Прусский король ответил Наполеону отказом, а Беннигсену написал: «Перемирие мне противно. Остановив Ваши движения, оно даст повод к ложным толкам. Желаю устранить всякий поступок, несогласный с видами Императора Александра. Предложение французов доказывает, что, не привыкнув действовать зимою, они только хотят выиграть время и уверить нас, будто нам нечего заботиться о Кенигсберге, и они не имеют против него враждебных намерений. Мне приятнее предоставить спасение мое храброй армии Императора Александра, нежели полагаться на двусмысленные и ненадежные обещания неприятелей».

Наполеон был на грани отчаяния – ему предстояло сражаться с выносливыми и готовыми к суровым испытаниям русскими войсками, имевшими надежных союзников – храбрых прусских воинов. Из истории он знал, что если русских удавалось столкнуть с пруссаками, то бились и те, и другие насмерть, но если случалось, что выступали они в союзе – прочнее его не было, так как он был лишён коварства, столь свойственного прочим союзникам России, обычно стремившимся к решению своих личных целей за счёт русской крови.

Знал Наполеон и о том, что Фридрих Великий, разбитый русскими в Семилетней войне, завещал своим потомкам жить в мире с Россией, ибо был свидетелем величественной поступи Русской Державы в Золотой екатерининский век.

У Наполеона оставалась лишь одна надежда – на то, что во главе русской армии стоял Беннигсен, которого он считал бездарем. Барон либо таковым и являлся, либо был умным и коварным врагом России. На этот вопрос мы найдём ответ в очередных главах.

Надежда Наполеона на то, что Беннигсен – военачальник без таланта или во всяком случае во многом уступающий маршалу Бертье, едва не оправдалась уже в январе 1807 года: путем нелепых движений, которые и маневрами можно назвать с большой натяжкой, Беннигсен поставил русскую армию в критическое положение.

Первый шаг к тому, чтобы удержать закалённые суворовскими походами русские войска от победы над французами, Беннигсен уже сделал под Пултуском.

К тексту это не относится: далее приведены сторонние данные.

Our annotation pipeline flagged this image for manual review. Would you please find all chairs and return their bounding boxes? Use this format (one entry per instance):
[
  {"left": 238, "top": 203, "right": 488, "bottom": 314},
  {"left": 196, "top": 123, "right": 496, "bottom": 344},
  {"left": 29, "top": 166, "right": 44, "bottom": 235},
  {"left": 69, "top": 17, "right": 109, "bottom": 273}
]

Правда, французы потеряли там около 6 тысяч человек, а русские менее 3 тысяч. Но ведь будь на месте Беннигсена любой другой русский генерал, разве бы таким уроном отделались французы? До и после Беннигсена генералы русской армии сражались с противником, как правило, значительно уступая ему числом войск. Они успешно били врага не числом, а уменьем. А вот чтобы не разбить врага с таким перевесом сил, который был у Беннигсена, да ещё имея под предводительством блестяще подготовленные, храбрые, испытанные в боях войска, нужно было очень и очень постараться. В строю русских воинов было ещё немало участников Итальянского и Швейцарского походов Суворова, других великих компаний.